1.2. A bit of historyΒΆ

OmpSs-2 is the second generation of the OmpSs programming model. The name originally comes from two other programming models: OpenMP and StarSs. The design principles of these two programming models constitutes the fundamental ideas used to conceive the OmpSs philosophy.

OmpSs takes from OpenMP its viewpoint of providing a way to, starting from a sequential program, produce a parallel version of the same by introducing annotations in the source code. This annotations do not have an explicit effect in the semantics of the program, instead, they allow the compiler to produce a parallel version of it. This characteristic feature allows the users to parallelize applications incrementally. Starting from the sequential version, new directives can be added to specify the parallelism of different parts of the application. This has an important impact on the productivity that can be achieved by this philosophy. Generally when using more explicit programming models the applications need to be redesigned in order to implement a parallel version of the application, the user is responsible of how the parallelism is implemented. A direct consequence of this is the fact that the maintenance effort of the source code increases when using a explicit programming model, tasks like debugging or testing become more complex.

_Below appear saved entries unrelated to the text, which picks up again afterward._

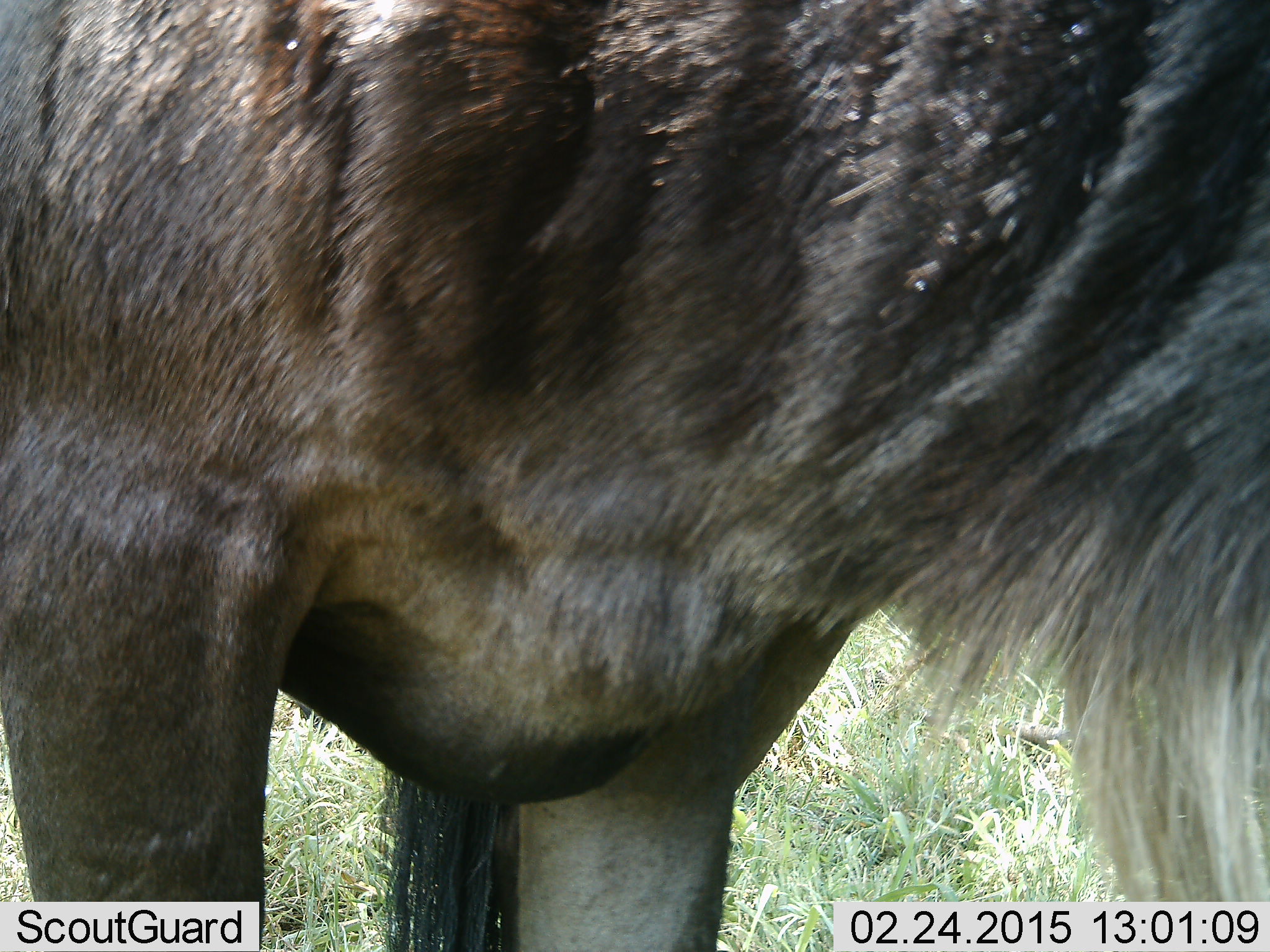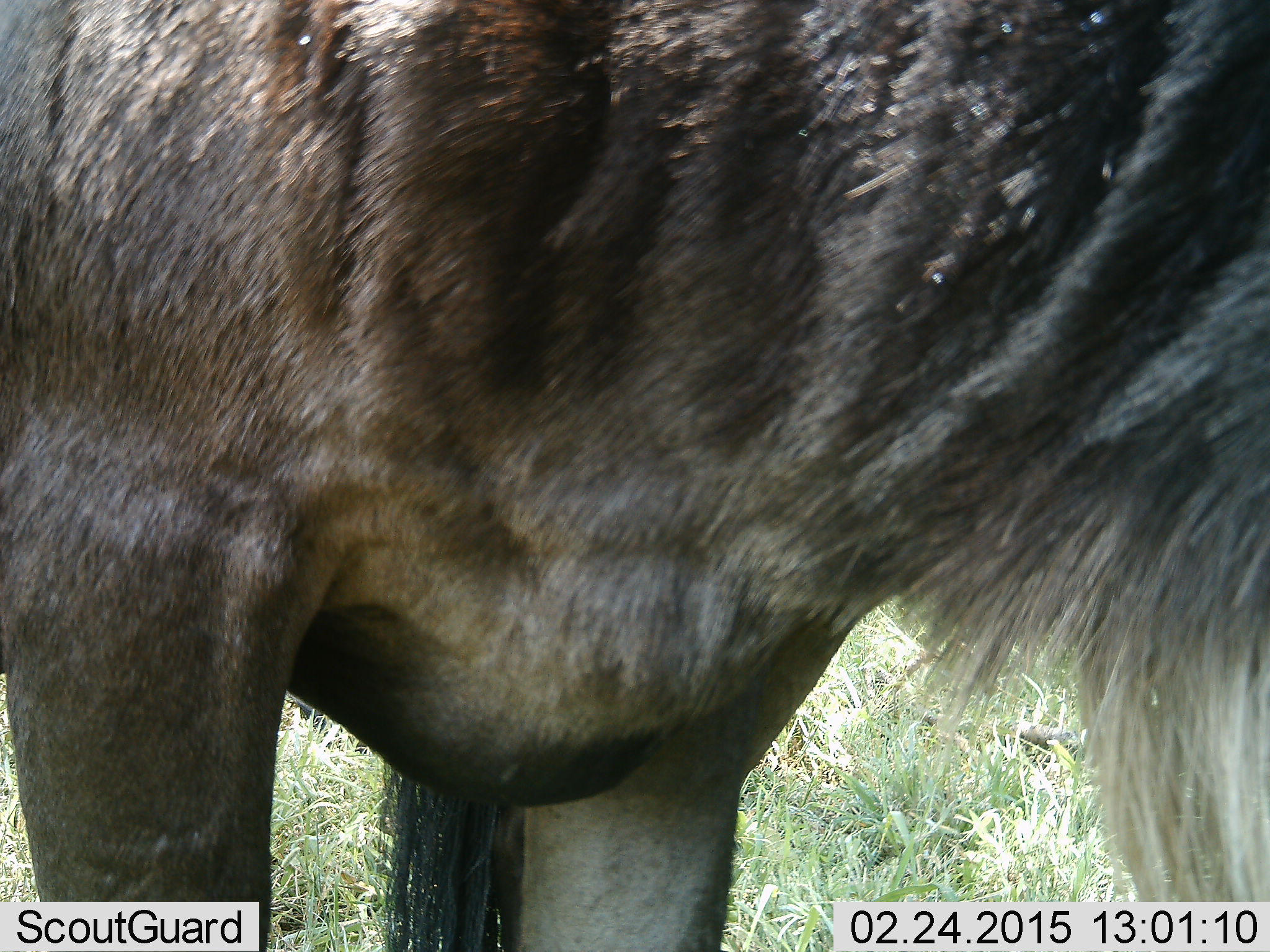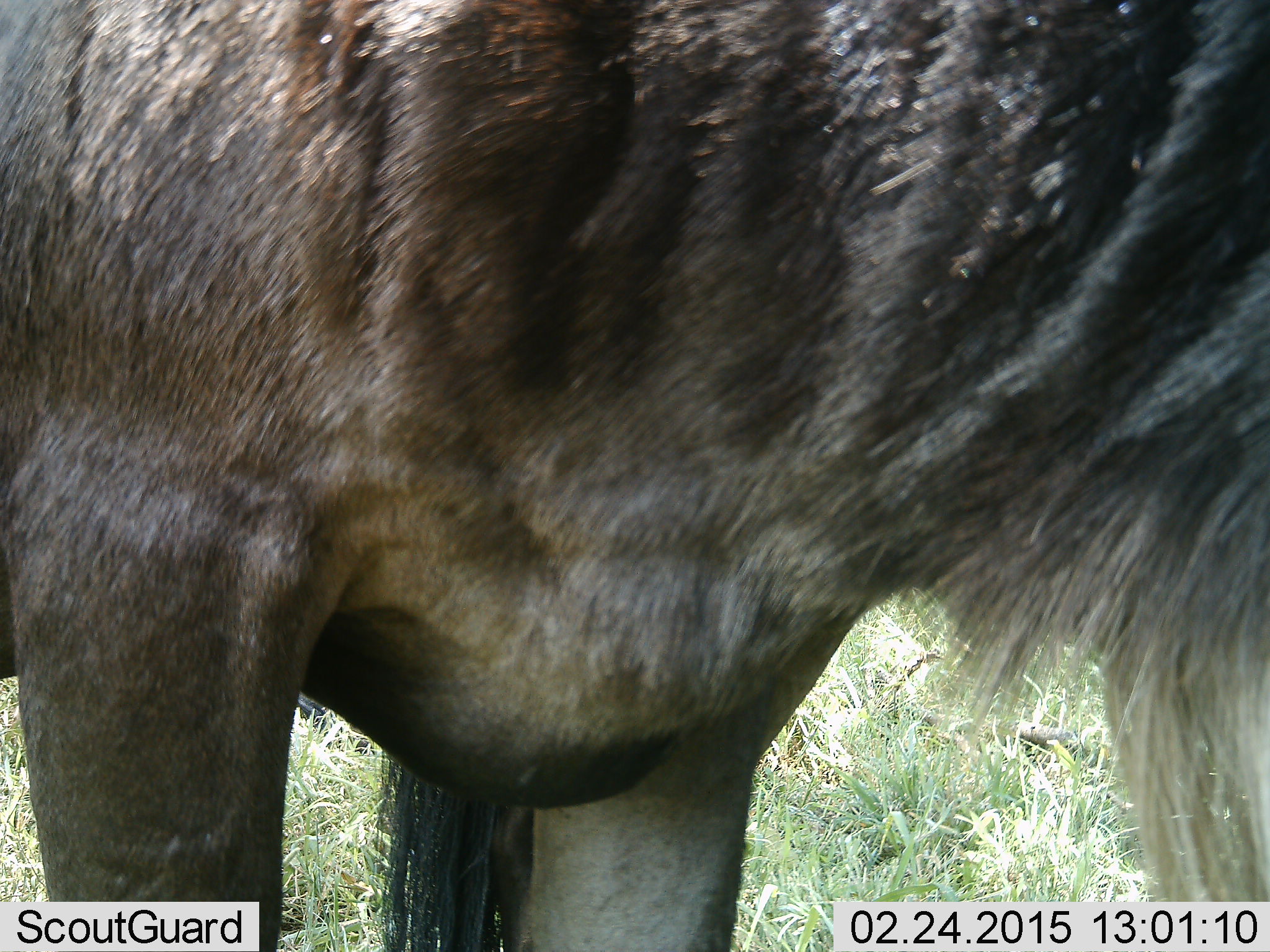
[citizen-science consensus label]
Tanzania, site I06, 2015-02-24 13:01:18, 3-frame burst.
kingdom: Animalia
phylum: Chordata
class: Mammalia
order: Artiodactyla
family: Bovidae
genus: Connochaetes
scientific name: Connochaetes taurinus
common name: blue wildebeest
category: wildebeest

StarSs, or Star SuperScalar, is a family of programming models that also offer implicit parallelism through a set of compiler annotations. It differs from OpenMP in some important areas. StarSs uses a different execution model, thread-pool where OpenMP implements fork-join parallelism. StarSs also includes features to target heterogeneous architectures through leveraging native kernels implementation while OpenMP targets accelerator support through direct compiler code generation. Finally StarSs offers asynchronous parallelism as the main mechanism of expressing parallelism whereas OpenMP only started to implement it since its version 3.0. Also StarSs offers task synchronization by means of dependences as the main mechanism of expressing the task execution order, enabling the look-ahead instantiation of task whereas OpenMP included it since its version 4.0.

StarSs raises the bar on how much implicitness is offered by the programming model. When programming using OpenMP, the developer first has to define which regions of the program will be executed on parallel, then he or she has to express how the inner code has to be executed by the threads forming the parallel region, and finally it may be required to add directives to synchronize the different parts of the parallel execution. StarSs simplifies part of this process by providing an environment where parallelism is implicitly created from the beginning of the execution, thus the developer can omit the declaration of parallel regions. The definition of parallel code is used using the concept of tasks, which are pieces of code which can be executed asynchronously in parallel. When it comes to synchronizing the different parallel regions of a StarSs applications, the programming model also offers a dependency mechanism which allows to express the correct order in which individual tasks must be executed to guarantee a proper execution. This mechanism enables a much richer expression of parallelism by StarSs than the one achieved by OpenMP, this makes StarSs applications to exploit the parallel resources more efficiently.

OmpSs tries to be the evolution that OpenMP needs in order to be able to target newer architectures. For this, OmpSs takes key features from OpenMP but also new ideas that have been developed in the StarSs family of programming models.